The first official press conference of the Tromsø 2014 Chess Olympiad featured players from all around the globe – Italy’s Fabiano Caruana, Paraguay's Axel Bachmann, Holland's Robin Van Kampen and Ethiopia's Haregeweyn Abera Alemu. Susan Polgar presided over events, with the focus on current world no. 3 Caruana, who explained how his American upbringing was very different from that of Magnus Carlsen, and gave his opinion on the upcoming FIDE Presidential election.
The press conference can be watched below (see all Olympiad videos here):
Robin van Kampen summed up the enthusiasm of the players when he commented on the Olympiad:
I think it’s great. First of all it’s the biggest tournament I’ve ever played in – almost everyone’s from a different country and there are so many nationalities. It’s just something I’m really glad to be part of and I hope that I’ll be able to play many more times.
Robin commented, “the Dutch, of course!” when asked who would win the Olympiad, while Fabiano Caruana felt the improving young players on the Italian team meant they could “be a challenge for other strong teams”.
The Ethiopian women’s team is unlikely to feature on the medal table since chess is only taking its first steps in Ethiopia, as Haregeweyn explained:
People play chess, but they play just in their homes. It’s not a famous sport. Our federation is trying to make it well-known in our country.
Fabiano Caruana explained that the way he reached the top was influenced by his American upbringing:
I think players do it in many different ways.
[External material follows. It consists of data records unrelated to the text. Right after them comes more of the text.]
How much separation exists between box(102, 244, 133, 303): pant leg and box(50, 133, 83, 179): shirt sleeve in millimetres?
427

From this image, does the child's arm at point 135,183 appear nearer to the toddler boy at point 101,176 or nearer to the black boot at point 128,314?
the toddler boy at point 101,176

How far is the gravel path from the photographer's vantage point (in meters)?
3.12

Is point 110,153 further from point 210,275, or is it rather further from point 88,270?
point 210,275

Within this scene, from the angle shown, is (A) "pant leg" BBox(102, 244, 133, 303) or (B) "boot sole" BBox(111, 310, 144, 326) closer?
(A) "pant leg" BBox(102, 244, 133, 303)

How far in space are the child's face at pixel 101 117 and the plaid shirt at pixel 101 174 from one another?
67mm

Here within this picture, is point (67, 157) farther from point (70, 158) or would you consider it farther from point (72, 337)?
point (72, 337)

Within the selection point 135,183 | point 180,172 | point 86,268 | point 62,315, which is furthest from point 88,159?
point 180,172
How I worked on chess from the beginning was very different from Magnus or from other top players. First of all I grew up in a country where the style of chess is very different. In the United States people play two games a day. I would play a tournament in one day, which is simply unimaginable in Europe. And most of the games were rapid games, so I grew up playing 30 minutes or 25.
For Robin van Kampen the secret was to work less!
Recently I’ve been playing a little bit better and I think it’s because I started to work a little bit less. After I finished high school, which I was pretty busy with, I was working like eight or ten hours a day, a little bit too much, maybe. Now maybe 5 or 6 hours, or not at all, taking some time off.
Axel Bachmann has leapt up the ratings list recently, and credits a change of location:
I would say coming to Europe helped a lot, because chess is not so popular in South America, but also I think some games that didn’t go my way before were going my way now, so it was really good.
Just after graduating I decided to work on a regular job for a few months, but then afterwards I said it was probably time to go for chess. If not now I would never do it, so I’m glad I took that decision.
Though he added later that Paraguay is doing relatively well:
Paraguay is a small country compared to our neighbours, Argentina and Brazil, but chess has been growing a lot there and they are trying to introduce chess as a subject. That helps a lot. In comparison to other American countries maybe Argentina and Brazil have more tradition but I don’t think they’re growing like we are now.
Haregeweyn isn’t working quite as hard as the others so far, saying she works “two or maybe three hours a day”.
Fabiano Caruana is many people’s pick as the man most likely to challenge Magnus Carlsen for the World Championship title in the coming years, but he wasn’t sure when asked how he could get his chance:
That’s a good question, because the cycle is not exactly clear at the moment and I imagine a lot of it will depend on the next election. Normally the possibilities to get to the Candidates would be the Grand Prix, by rating or the World Cup and for now I’m not sure about the Grand Prix. Some venues have apparently been decided on but it’s not clear if it’ll go through, so I’m not really thinking about it for the moment.
Caruana was also asked a loaded question about who he supports in the upcoming FIDE Presidential elections between the incumbent Kirsan Ilyumzhinov and former World Champion Garry Kasparov. His response was diplomatic, but far from a non-answer!
I haven’t openly supported anyone. I think a lot of things could be improved on the current leadership. I’m not sure if Kasparov could improve on it. I’m not as convinced as everyone else that he would be as much of a change from current FIDE. I would hope so and I think that he could potentially bring a lot of sponsorship to chess and a lot of new events both at the top level and at lower levels.
The question, of course, is if he’s really willing and if he can work with the players and sponsors and organisers. Of course he has a lot of conflicts in many countries which could be a problem. So for the moment I’m pretty much undecided and I try not to get involved. At least if there’s a change I hope that it will be a very good one. I’m not entirely convinced, though.
The press conference will take place at 18:15 each day and is open to all accredited members of the press.